We also like the 'pop-up' webcam, which recedes into the top of the screen for privacy when it's not in use. The speaker system is a little disappointing, though. The sound is quite powerful, but lacks substance -- especially on the bass -- and Dell does a much better job with the internal speakers on its rival XPS 27 all-in-one PC.
The base unit also houses most of the PC's other components. There's a single USB-C port and headphone socket on the right-hand edge, with the remaining four USB 3.0 ports, HDMI input and output, and Ethernet, all tucked annoyingly out of reach right at the back. The other notable feature around the back is the large air vent that runs almost the entire width of the base unit, and which emits a low -- but still audible -- hum from the cooling fan much of the time.
Price and performance
Here in the UK, the Envy 34 is currently only available in a single configuration, priced at £1,999 (inc. VAT, or £1665.83 ex. VAT, or $1,829.99 in the US). That price includes a quad-core Intel i7-7700T running at 2.9GHz (3.8GHz with TurboBoost), and a rather underwhelming 8GB of RAM (although HP's US website does offer additional configurations with 12GB and 16GB).

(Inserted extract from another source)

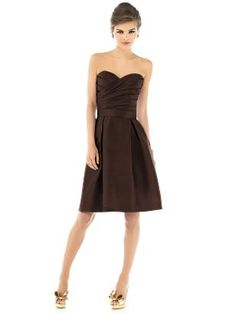 A very simple but elegant dress.  Alfred Sung Style D536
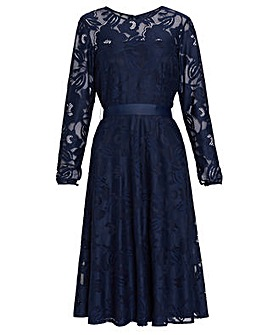 Gina Bacconi Ronda Stretch Lace Dress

Storage is more abundant, thankfully, with a 256GB solid-state drive functioning as the primary Windows C: drive, and a separate 1TB hard drive for additional storage.
The SSD performs well, reporting write and read speeds of 1520.7MB/s and 3150.3MB/s with ATTO Disk Benchmark, and allowing the Envy 34 to be up and running with Windows 10 in just 10 seconds. The secondary hard drive is a more modest performer, delivering 149MB/s for both write and read, but that's perfectly adequate for simply storing files and documents.

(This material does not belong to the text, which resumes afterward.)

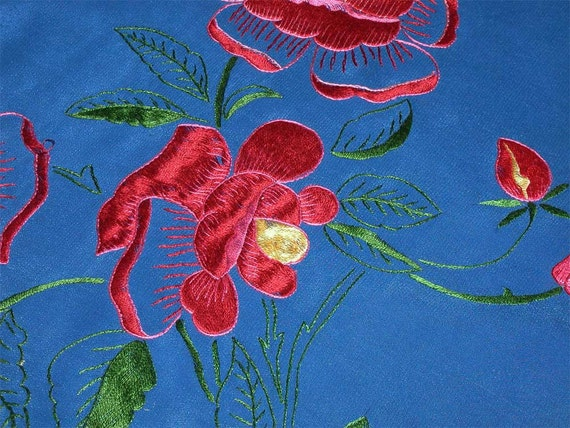 Sale - Women's Scarf From 40s - Embroidered Rayon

There's enough raw horsepower to handle a variety of applications too, with the i7 processor achieving strong single- and multi-processor scores of 4480 and 13,600 respectively in the Geekbench 4 test suite. And while HP doesn't market the Envy 34 as a graphics workstation, its score of 89 frames per second (fps) in Cinebench R15's OpenGL test shows it can handle gaming at home, or video-editing for business presentations -- although, in both cases, many users might prefer a display with true 4K resolution. However, our main concern is the fact that the Envy 34 provides even fewer upgrade options than Apple's iMac. The single configuration available in the UK doesn't provide any build-to-order options, and while HP's data sheet states that the Envy 34's two memory slots can handle up to 16GB of RAM, there's no easy access to the motherboard for user upgrades, which seems remarkably short-sighted for such a high-end PC.

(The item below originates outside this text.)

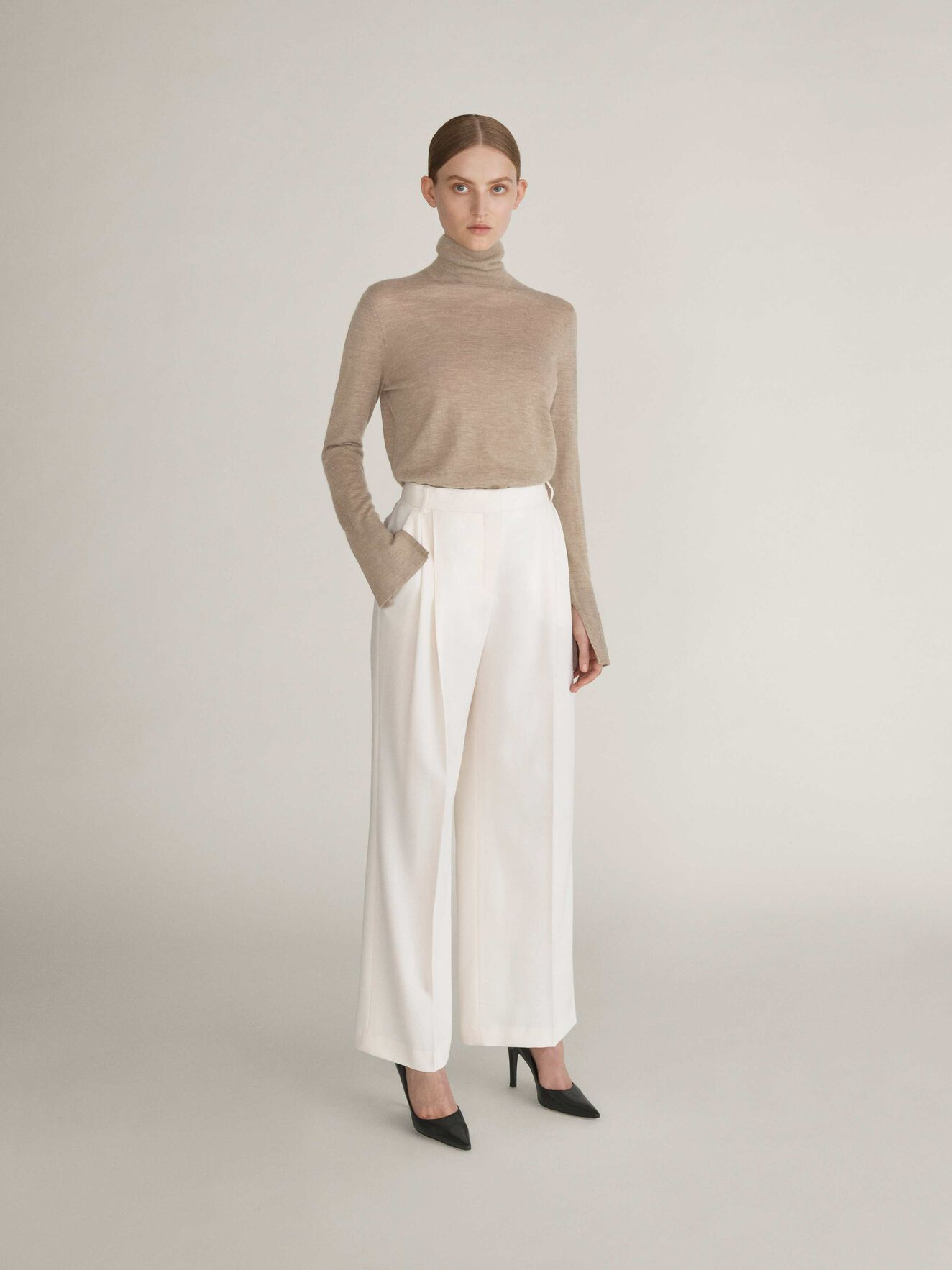 Fabiola Trousers in Whipped Cream from Tiger of Sweden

It's hard not to admire the sheer extravagance of HP's Envy 34 and, on a more practical level, it's certainly powerful enough to handle a variety of creative applications, as well as entertainment and gaming. However, it still seems a little uncertain of its target audience. Gamers and business users alike will lament the lack of expansion and upgrade potential, while video buffs and Netflix addicts might simply prefer to buy a 4K display for their existing PC. If you can afford it, then the Envy 34 provides a stylish and impressive home entertainment system or executive desktop PC -- but that curved screen will have to work pretty hard to justify the price tag.